- Stated exercise A
In the forum thread on passing the winter, condense the paragraph that begins "I work, so that kills most of my time" into a short bulleted list that keeps its main facts.

- Excerpt to read
# What do you do to pass the Winter time bla



## hog (May 17, 2006)

Since Winter Cabin Fever is in full swing, I've been build' some Assist Hooks, Assist Glows and a mess of hollow core Wind On leaders to pass the time,

Groupers n AJ's, I'm gonna come a visiting before long 

What Do y'all do in the Wicked Winter non Fishin Void?


----------



## hog (May 17, 2006)




----------



## hog (May 17, 2006)




----------



## hog (May 17, 2006)

Took this picture about a month back, but thru it in to see


----------



## NaClH2O (May 25, 2004)

I work, so that kills most of my time. During the rest of the time I start thinking about my next trip (seems to be only one a year right now), buying more gear (just got a new rod and reel) and going through my tackle backpack to see if there is anything I need to add, remove, replace or whatever else it is to try to improve on the last trip. That might be hard to do, though. You know it's a good trip when you have to come back early because the boat ran out of ice to ice down fish. Even if they had more ice, the fish box was about 80% full so there wasn't much room left for anything else.


----------



## Djennings (Nov 20, 2015)

*Make Jigs*

I typically work but in my off time, I make Saltwater jigs and make sure my fishing gear is ready for the season.:work:

DJ


----------



## sea hunt 202 (Nov 24, 2011)

heat the pool and cook frozen fish


----------

- Stated exercise B
Render the rows from the line containing "On inspection, is" through the line containing "11641 millimetres" as a JSON list of strings, one string per line, with blank lines left out. Include nothing else.

(Items stored in a collection)
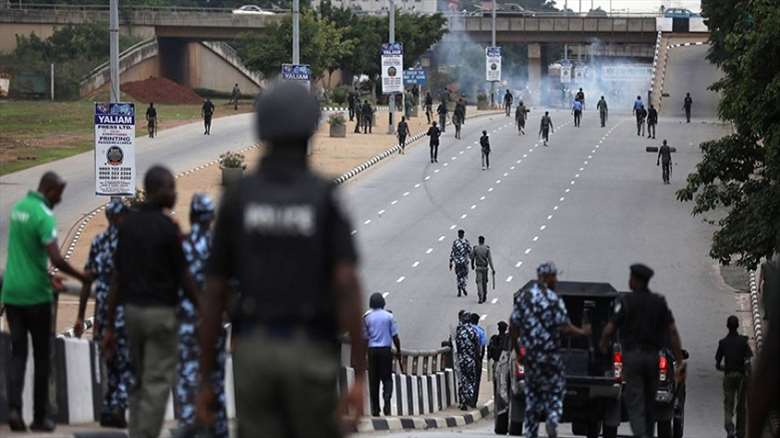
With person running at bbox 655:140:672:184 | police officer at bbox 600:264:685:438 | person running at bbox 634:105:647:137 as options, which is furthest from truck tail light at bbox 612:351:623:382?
person running at bbox 634:105:647:137

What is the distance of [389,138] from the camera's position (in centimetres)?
7056

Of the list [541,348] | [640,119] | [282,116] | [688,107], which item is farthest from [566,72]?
[282,116]

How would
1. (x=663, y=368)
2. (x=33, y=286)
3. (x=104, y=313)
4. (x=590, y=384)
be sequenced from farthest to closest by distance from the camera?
(x=663, y=368), (x=590, y=384), (x=104, y=313), (x=33, y=286)

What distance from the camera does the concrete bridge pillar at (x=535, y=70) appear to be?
418 feet

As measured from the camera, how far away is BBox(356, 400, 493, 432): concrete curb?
20484 mm

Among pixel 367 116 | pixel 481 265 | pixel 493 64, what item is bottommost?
pixel 481 265

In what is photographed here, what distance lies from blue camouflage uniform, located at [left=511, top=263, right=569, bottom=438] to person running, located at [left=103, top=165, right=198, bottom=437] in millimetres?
3637

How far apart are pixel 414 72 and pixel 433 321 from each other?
42.9 metres

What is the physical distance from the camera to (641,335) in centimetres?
1450

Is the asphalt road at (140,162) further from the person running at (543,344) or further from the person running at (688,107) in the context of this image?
the person running at (543,344)

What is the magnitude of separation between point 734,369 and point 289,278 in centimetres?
1518

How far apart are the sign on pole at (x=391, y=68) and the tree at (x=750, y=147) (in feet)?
104

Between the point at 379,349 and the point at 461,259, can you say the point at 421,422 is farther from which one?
the point at 461,259

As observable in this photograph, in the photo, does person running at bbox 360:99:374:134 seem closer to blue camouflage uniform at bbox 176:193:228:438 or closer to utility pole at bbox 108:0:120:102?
utility pole at bbox 108:0:120:102
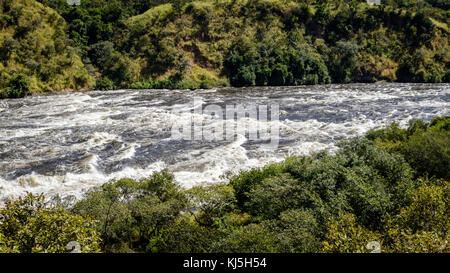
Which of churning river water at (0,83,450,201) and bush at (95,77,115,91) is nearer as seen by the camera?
churning river water at (0,83,450,201)

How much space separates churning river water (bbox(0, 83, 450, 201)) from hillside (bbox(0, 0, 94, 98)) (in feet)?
19.7

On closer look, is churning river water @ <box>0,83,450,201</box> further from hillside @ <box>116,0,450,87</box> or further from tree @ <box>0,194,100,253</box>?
hillside @ <box>116,0,450,87</box>

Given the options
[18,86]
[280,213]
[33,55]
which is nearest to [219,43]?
[33,55]

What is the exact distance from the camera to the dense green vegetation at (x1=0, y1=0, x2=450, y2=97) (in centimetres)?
5725

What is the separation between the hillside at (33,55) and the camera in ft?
162

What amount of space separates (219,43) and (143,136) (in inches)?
2031

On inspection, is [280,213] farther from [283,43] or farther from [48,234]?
[283,43]

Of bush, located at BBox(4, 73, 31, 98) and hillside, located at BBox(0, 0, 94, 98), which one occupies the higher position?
hillside, located at BBox(0, 0, 94, 98)

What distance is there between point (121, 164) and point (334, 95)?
126 feet

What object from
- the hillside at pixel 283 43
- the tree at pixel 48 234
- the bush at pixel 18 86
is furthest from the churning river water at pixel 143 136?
the hillside at pixel 283 43

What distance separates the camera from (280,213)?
11641 millimetres

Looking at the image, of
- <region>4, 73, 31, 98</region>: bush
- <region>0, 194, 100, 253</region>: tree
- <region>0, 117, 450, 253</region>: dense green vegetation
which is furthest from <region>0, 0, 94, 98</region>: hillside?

- Correct answer A
- Work takes up most of the writer's time.
- In the remaining time, the writer plans the next trip (currently only one a year), buys more gear (recently a new rod and reel), and goes through the tackle backpack to improve on the last trip.
- The last trip was so good that the boat came back early after running out of ice for the fish.
- The fish box was already about 80% full, so there was little room left anyway.

- Correct answer B
[
  "On inspection, is [280,213] farther from [283,43] or farther from [48,234]?",
  "[283,43]",
  "Of bush, located at BBox(4, 73, 31, 98) and hillside, located at BBox(0, 0, 94, 98), which one occupies the higher position?",
  "hillside, located at BBox(0, 0, 94, 98)",
  "What distance is there between point (121, 164) and point (334, 95)?",
  "126 feet",
  "What object from",
  "- the hillside at pixel 283 43",
  "- the tree at pixel 48 234",
  "- the bush at pixel 18 86",
  "is furthest from the churning river water at pixel 143 136?",
  "the hillside at pixel 283 43",
  "What distance separates the camera from (280,213)?",
  "11641 millimetres"
]